* [Prompt]
Copy out the records below with "green tree" swapped for "leafy tree" everywhere it appears and nothing else changed. Leave the pictures out of your answer.

---------- Dataset extract

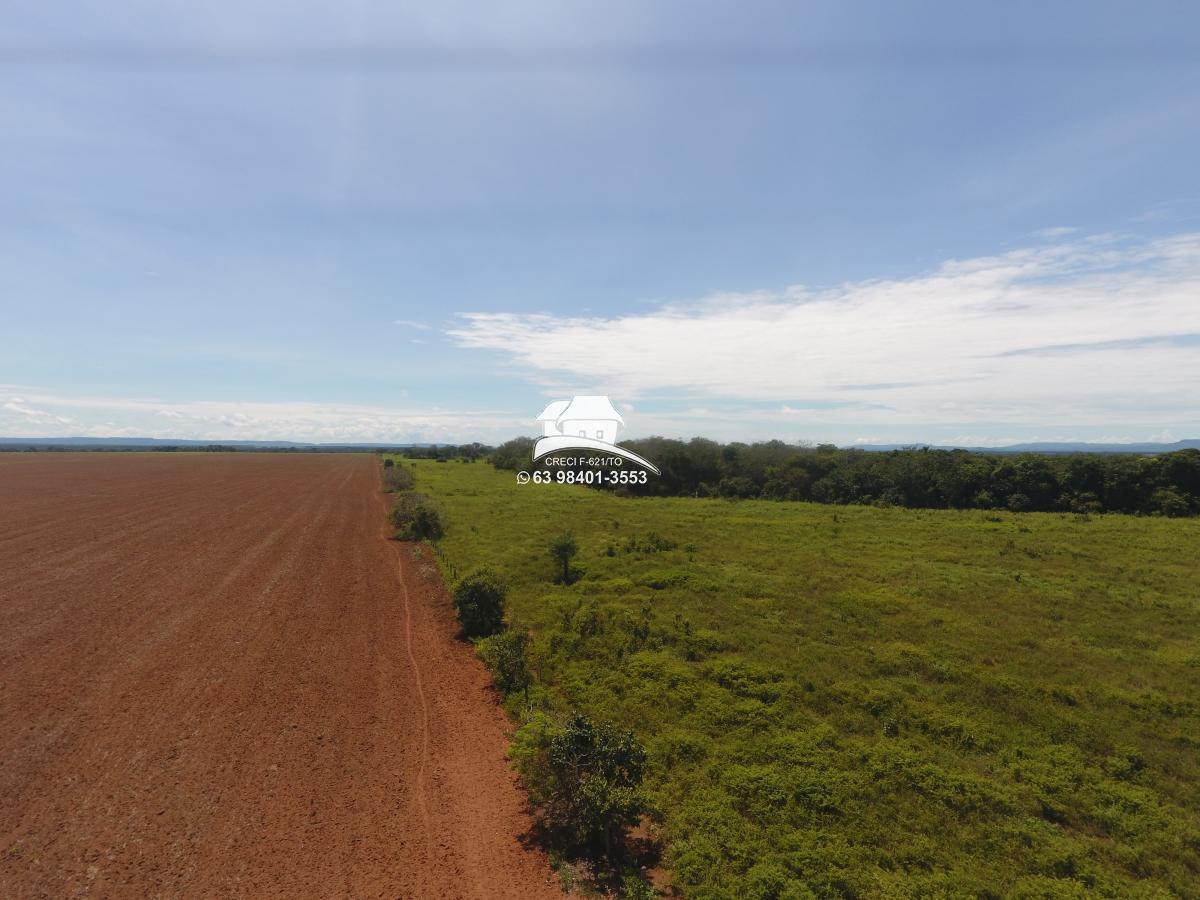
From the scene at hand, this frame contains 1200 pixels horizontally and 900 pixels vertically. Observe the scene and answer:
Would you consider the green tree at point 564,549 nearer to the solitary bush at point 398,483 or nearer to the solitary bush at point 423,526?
the solitary bush at point 423,526

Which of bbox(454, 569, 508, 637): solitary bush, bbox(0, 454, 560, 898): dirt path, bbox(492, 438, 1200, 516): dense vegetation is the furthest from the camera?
bbox(492, 438, 1200, 516): dense vegetation

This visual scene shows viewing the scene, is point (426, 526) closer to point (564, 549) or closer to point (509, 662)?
point (564, 549)

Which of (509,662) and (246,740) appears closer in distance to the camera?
(246,740)

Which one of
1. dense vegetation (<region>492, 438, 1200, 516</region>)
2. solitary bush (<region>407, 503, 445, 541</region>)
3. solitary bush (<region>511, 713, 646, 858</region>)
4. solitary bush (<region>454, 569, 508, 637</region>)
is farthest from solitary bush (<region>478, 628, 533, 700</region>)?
dense vegetation (<region>492, 438, 1200, 516</region>)

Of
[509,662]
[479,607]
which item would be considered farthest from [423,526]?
[509,662]

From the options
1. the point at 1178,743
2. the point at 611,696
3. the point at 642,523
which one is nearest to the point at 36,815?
the point at 611,696

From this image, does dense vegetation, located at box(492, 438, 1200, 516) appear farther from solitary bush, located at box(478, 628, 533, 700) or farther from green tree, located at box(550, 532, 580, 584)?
solitary bush, located at box(478, 628, 533, 700)

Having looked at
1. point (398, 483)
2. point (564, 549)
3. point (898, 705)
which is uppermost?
point (564, 549)
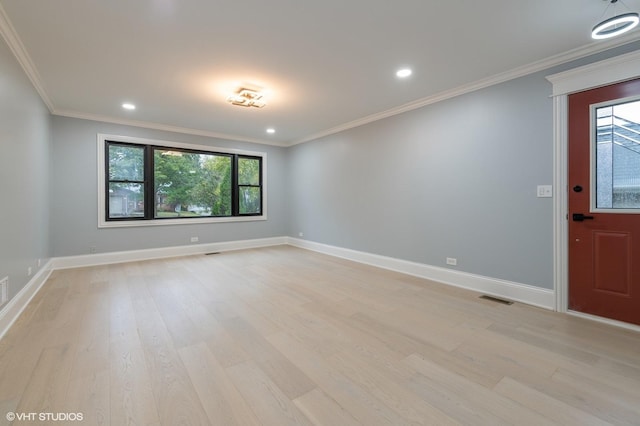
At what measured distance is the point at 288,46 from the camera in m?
2.60

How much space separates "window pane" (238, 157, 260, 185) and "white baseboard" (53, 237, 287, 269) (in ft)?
4.68

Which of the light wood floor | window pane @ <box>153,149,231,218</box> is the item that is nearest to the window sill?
window pane @ <box>153,149,231,218</box>

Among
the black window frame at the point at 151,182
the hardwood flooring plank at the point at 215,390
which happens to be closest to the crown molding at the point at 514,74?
the black window frame at the point at 151,182

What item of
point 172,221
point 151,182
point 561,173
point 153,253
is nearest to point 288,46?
point 561,173

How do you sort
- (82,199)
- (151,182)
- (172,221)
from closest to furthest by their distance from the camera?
(82,199) → (151,182) → (172,221)

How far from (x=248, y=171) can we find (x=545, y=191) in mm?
5548

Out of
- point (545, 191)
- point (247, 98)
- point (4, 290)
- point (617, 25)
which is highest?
point (247, 98)

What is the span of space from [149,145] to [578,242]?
21.5ft

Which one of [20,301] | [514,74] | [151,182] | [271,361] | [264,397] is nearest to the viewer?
[264,397]

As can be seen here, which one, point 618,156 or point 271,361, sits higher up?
point 618,156

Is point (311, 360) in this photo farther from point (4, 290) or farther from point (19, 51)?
point (19, 51)

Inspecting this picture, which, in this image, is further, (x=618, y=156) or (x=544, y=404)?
(x=618, y=156)

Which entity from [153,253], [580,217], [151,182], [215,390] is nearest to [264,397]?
[215,390]

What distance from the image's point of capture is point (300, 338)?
2.24 metres
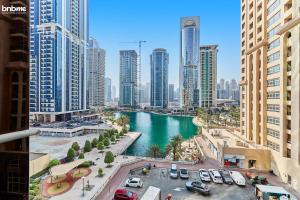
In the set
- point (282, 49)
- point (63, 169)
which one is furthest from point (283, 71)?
point (63, 169)

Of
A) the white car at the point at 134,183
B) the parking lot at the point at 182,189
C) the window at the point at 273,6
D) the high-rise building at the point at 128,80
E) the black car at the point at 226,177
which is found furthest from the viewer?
the high-rise building at the point at 128,80

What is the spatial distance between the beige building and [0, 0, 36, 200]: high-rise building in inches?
789

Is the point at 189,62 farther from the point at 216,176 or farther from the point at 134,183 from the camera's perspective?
the point at 134,183

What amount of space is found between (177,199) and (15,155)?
15.2m

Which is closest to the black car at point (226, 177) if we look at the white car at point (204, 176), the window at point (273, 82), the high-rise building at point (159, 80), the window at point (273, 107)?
the white car at point (204, 176)

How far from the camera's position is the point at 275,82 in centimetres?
2195

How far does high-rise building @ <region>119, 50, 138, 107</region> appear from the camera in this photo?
140875mm

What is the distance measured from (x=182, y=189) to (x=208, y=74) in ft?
303

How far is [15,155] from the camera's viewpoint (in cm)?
298

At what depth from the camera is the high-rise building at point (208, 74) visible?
337ft

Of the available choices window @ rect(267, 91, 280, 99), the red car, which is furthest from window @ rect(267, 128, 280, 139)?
the red car

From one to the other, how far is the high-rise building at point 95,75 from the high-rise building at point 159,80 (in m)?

--------------------

* [Written answer]
From the scene at hand, this frame contains 1200 pixels horizontally and 900 pixels vertically. Observe the scene and answer:
Would you consider the leafy tree at point 564,549 nearer to the solitary bush at point 398,483 or nearer to the solitary bush at point 423,526?
the solitary bush at point 423,526

Which of bbox(454, 569, 508, 637): solitary bush, bbox(0, 454, 560, 898): dirt path, bbox(492, 438, 1200, 516): dense vegetation is the furthest from the camera?
bbox(492, 438, 1200, 516): dense vegetation

This visual scene shows viewing the scene, is point (426, 526) closer to point (564, 549) or closer to point (509, 662)?
point (564, 549)

Which of (509,662) and (246,740) appears closer in distance to the camera?
(246,740)

Which one of
1. dense vegetation (<region>492, 438, 1200, 516</region>)
2. solitary bush (<region>407, 503, 445, 541</region>)
3. solitary bush (<region>511, 713, 646, 858</region>)
4. solitary bush (<region>454, 569, 508, 637</region>)
is farthest from solitary bush (<region>478, 628, 533, 700</region>)?
dense vegetation (<region>492, 438, 1200, 516</region>)

Of
[509,662]
[479,607]
which item would be considered farthest from [423,526]?
[509,662]

From the options
1. the point at 1178,743
2. the point at 611,696
3. the point at 642,523
which one is nearest to the point at 36,815?
the point at 611,696

From this image, does dense vegetation, located at box(492, 438, 1200, 516) appear farther from solitary bush, located at box(478, 628, 533, 700) or farther from leafy tree, located at box(550, 532, 580, 584)?
solitary bush, located at box(478, 628, 533, 700)

Having looked at
1. point (398, 483)
2. point (564, 549)
3. point (898, 705)
which is uppermost?
point (564, 549)
At what measured distance is the point at 288,46 from the camera in m?
2.60

How much space separates "window pane" (238, 157, 260, 185) and "white baseboard" (53, 237, 287, 269) (in ft)?
4.68

Which of the light wood floor | window pane @ <box>153,149,231,218</box> is the item that is nearest to the window sill?
window pane @ <box>153,149,231,218</box>

Among
the black window frame at the point at 151,182
the hardwood flooring plank at the point at 215,390
which happens to be closest to the crown molding at the point at 514,74?
the black window frame at the point at 151,182

What item of
point 172,221
point 151,182
point 561,173
point 153,253
is nearest to point 288,46?
point 561,173

How do you sort
- (82,199)
- (151,182)
- (172,221)
from closest to furthest by their distance from the camera?
(82,199) → (151,182) → (172,221)

How far from (x=248, y=171) can we find (x=545, y=191) in mm?
5548

Out of
- point (545, 191)
- point (247, 98)
- point (4, 290)
- point (617, 25)
which is highest?
point (247, 98)

What is the span of space from [149,145] to [578,242]?
21.5ft

Which one of [20,301] | [514,74] | [151,182] | [271,361] | [264,397] is nearest to the viewer?
[264,397]

As can be seen here, which one, point 618,156 or point 271,361, sits higher up?
point 618,156

Is point (311, 360) in this photo farther from point (4, 290) or farther from point (19, 51)?
point (19, 51)

Inspecting this picture, which, in this image, is further, (x=618, y=156) or (x=544, y=404)?
(x=618, y=156)

Which entity from [153,253], [580,217], [151,182], [215,390] is nearest to [264,397]?
[215,390]

What distance from the image's point of capture is point (300, 338)?
2.24 metres
In the set
- point (282, 49)
- point (63, 169)
which one is furthest from point (283, 71)?
point (63, 169)

Of
A) the white car at the point at 134,183
B) the parking lot at the point at 182,189
C) the window at the point at 273,6
D) the high-rise building at the point at 128,80
E) the black car at the point at 226,177
which is found furthest from the viewer?
the high-rise building at the point at 128,80

What is the spatial distance between the beige building and [0, 0, 36, 200]: high-rise building in inches?
789

Is the point at 189,62 farther from the point at 216,176 or farther from the point at 134,183 from the camera's perspective?
the point at 134,183

What amount of space is found between (177,199) and (15,155)?
15.2m

Which is closest to the black car at point (226, 177) if we look at the white car at point (204, 176), the window at point (273, 82), the high-rise building at point (159, 80), the window at point (273, 107)?
the white car at point (204, 176)

How far from the camera's position is the point at 275,82 in centimetres?
2195

How far does high-rise building @ <region>119, 50, 138, 107</region> appear from the camera in this photo?
140875mm

What is the distance measured from (x=182, y=189) to (x=208, y=74) in ft?
303

How far is [15,155] from the camera's viewpoint (in cm)?
298

At what depth from the camera is the high-rise building at point (208, 74) visible?
337ft

Of the available choices window @ rect(267, 91, 280, 99), the red car, which is furthest from window @ rect(267, 128, 280, 139)?
the red car

From one to the other, how far is the high-rise building at point 95,75 from the high-rise building at point 159,80 (in m)?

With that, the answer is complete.